**PROVIDED ENTRIES**.
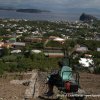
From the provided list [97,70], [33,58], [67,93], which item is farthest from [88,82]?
[33,58]

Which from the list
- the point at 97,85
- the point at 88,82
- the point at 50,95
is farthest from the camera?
the point at 88,82

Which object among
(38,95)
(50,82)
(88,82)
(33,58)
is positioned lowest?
(33,58)

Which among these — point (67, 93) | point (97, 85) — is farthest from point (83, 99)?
point (97, 85)

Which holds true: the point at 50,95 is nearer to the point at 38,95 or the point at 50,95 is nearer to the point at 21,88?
the point at 38,95

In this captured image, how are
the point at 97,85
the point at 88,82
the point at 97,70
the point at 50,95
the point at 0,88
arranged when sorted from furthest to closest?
1. the point at 97,70
2. the point at 88,82
3. the point at 97,85
4. the point at 0,88
5. the point at 50,95

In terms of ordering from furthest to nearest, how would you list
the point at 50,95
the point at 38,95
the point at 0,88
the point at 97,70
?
the point at 97,70 → the point at 0,88 → the point at 38,95 → the point at 50,95

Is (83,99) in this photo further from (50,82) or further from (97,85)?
(97,85)

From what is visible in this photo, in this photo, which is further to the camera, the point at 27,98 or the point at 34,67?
the point at 34,67

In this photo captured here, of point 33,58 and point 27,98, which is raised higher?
point 27,98

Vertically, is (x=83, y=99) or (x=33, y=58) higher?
(x=83, y=99)
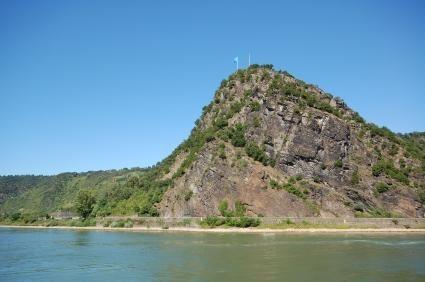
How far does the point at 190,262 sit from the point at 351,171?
68.0m

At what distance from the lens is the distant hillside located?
101 metres

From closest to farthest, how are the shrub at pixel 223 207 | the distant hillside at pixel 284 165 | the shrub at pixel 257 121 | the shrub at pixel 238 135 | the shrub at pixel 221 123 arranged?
the shrub at pixel 223 207 < the distant hillside at pixel 284 165 < the shrub at pixel 238 135 < the shrub at pixel 257 121 < the shrub at pixel 221 123

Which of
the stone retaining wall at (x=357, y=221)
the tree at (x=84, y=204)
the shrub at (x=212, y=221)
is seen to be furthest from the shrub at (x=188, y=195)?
the tree at (x=84, y=204)

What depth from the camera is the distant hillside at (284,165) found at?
330 ft

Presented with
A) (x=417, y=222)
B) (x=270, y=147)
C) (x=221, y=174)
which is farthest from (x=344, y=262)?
(x=270, y=147)

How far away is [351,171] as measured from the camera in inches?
4245

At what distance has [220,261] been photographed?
4894 cm

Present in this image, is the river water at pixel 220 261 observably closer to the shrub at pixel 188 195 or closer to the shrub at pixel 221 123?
the shrub at pixel 188 195

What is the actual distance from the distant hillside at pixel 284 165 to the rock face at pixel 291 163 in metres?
0.22

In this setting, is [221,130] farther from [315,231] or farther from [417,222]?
[417,222]

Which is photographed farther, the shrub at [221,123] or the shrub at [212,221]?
the shrub at [221,123]

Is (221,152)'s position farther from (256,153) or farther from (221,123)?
(221,123)

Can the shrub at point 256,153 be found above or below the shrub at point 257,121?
below

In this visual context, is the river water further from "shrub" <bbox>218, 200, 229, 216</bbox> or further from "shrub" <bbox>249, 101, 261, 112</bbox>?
"shrub" <bbox>249, 101, 261, 112</bbox>
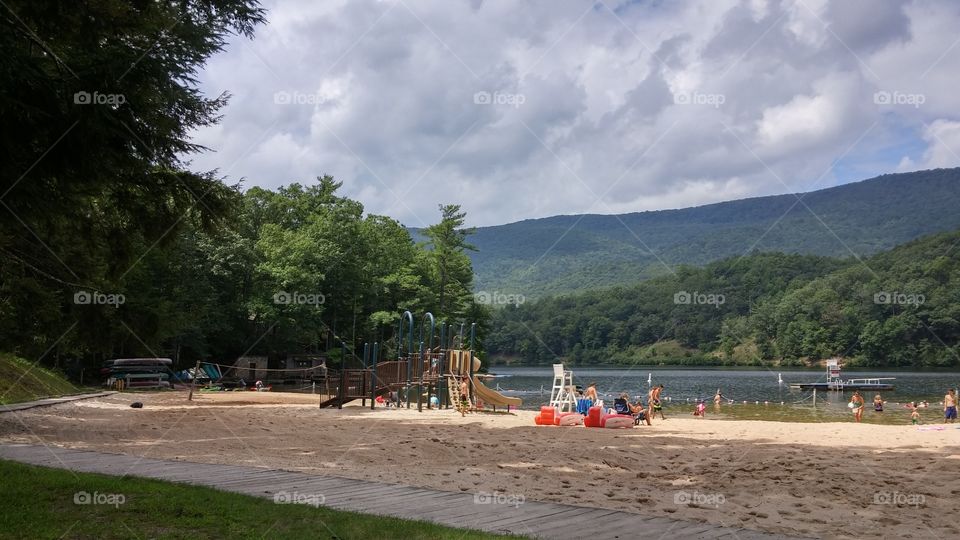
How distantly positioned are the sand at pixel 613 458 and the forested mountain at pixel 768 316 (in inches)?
2414

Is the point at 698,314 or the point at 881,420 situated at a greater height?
the point at 698,314

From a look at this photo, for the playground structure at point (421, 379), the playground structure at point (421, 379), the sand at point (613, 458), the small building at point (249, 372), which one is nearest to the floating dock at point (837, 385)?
the playground structure at point (421, 379)

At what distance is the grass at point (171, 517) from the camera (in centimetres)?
596

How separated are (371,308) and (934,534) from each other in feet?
192

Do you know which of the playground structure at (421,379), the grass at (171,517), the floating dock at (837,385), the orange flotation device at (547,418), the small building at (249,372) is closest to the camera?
the grass at (171,517)

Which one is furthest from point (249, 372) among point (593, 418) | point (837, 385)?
point (837, 385)

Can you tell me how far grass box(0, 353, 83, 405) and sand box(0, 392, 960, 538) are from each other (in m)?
1.73

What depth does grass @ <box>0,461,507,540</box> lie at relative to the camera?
235 inches

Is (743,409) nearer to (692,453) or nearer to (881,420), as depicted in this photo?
(881,420)

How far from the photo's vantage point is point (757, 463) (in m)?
13.2

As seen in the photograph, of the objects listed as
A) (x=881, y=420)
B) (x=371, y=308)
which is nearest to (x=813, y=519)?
(x=881, y=420)

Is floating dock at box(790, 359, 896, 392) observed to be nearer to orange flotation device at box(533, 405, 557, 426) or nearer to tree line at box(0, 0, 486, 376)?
orange flotation device at box(533, 405, 557, 426)

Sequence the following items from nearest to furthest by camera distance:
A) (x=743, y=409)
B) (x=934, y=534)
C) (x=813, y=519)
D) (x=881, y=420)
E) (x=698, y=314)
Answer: (x=934, y=534), (x=813, y=519), (x=881, y=420), (x=743, y=409), (x=698, y=314)

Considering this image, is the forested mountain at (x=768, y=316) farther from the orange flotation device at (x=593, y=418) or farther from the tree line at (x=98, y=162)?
the tree line at (x=98, y=162)
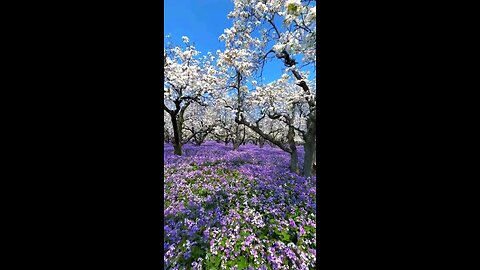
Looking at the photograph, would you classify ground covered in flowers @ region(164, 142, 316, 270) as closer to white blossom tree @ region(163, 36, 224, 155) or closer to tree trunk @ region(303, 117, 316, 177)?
tree trunk @ region(303, 117, 316, 177)

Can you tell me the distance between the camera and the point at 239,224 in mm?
2469

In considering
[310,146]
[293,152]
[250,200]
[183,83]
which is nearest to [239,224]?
[250,200]

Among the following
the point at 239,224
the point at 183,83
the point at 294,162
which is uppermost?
the point at 183,83

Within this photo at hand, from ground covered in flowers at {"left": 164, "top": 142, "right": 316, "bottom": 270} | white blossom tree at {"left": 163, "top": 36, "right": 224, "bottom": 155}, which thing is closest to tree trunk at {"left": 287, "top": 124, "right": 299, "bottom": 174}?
ground covered in flowers at {"left": 164, "top": 142, "right": 316, "bottom": 270}

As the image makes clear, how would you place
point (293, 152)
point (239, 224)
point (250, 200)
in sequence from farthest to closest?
point (293, 152)
point (250, 200)
point (239, 224)

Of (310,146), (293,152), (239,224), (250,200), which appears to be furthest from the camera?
(293,152)

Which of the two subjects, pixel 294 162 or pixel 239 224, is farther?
pixel 294 162

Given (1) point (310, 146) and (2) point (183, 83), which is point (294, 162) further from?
(2) point (183, 83)

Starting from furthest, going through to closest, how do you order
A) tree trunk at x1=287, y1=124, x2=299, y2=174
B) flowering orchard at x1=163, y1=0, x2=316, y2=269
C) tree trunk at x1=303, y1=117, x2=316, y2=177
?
tree trunk at x1=287, y1=124, x2=299, y2=174, tree trunk at x1=303, y1=117, x2=316, y2=177, flowering orchard at x1=163, y1=0, x2=316, y2=269

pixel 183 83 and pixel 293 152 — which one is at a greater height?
pixel 183 83

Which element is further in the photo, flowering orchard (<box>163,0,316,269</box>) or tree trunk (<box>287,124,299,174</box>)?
tree trunk (<box>287,124,299,174</box>)

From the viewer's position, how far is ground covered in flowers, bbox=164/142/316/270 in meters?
1.93
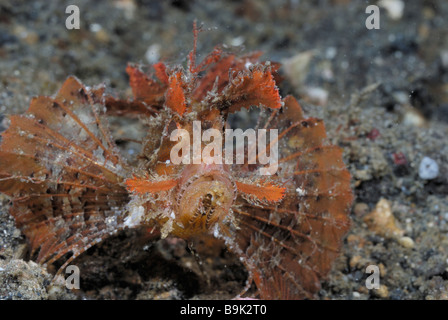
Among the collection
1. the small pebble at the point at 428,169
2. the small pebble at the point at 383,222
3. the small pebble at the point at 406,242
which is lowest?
the small pebble at the point at 406,242

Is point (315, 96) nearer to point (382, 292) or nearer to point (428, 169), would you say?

**THE EXERCISE**.
Render the lines of the records from the one containing "Which among these" through the one containing "the point at 97,70 →" as a JSON list of strings, one string per line with blank lines skipped.

**TASK SOLUTION**.
[
  "Which among these — point (67, 93) | point (97, 85) — is farthest from point (83, 99)?",
  "point (97, 85)",
  "Which holds true: the point at 50,95 is nearer to the point at 38,95 or the point at 50,95 is nearer to the point at 21,88?",
  "the point at 38,95",
  "In this captured image, how are",
  "the point at 97,85",
  "the point at 88,82",
  "the point at 97,70",
  "the point at 50,95",
  "the point at 0,88",
  "arranged when sorted from furthest to closest?",
  "1. the point at 97,70",
  "2. the point at 88,82",
  "3. the point at 97,85",
  "4. the point at 0,88",
  "5. the point at 50,95",
  "In terms of ordering from furthest to nearest, how would you list",
  "the point at 50,95",
  "the point at 38,95",
  "the point at 0,88",
  "the point at 97,70",
  "?",
  "the point at 97,70 → the point at 0,88 → the point at 38,95 → the point at 50,95"
]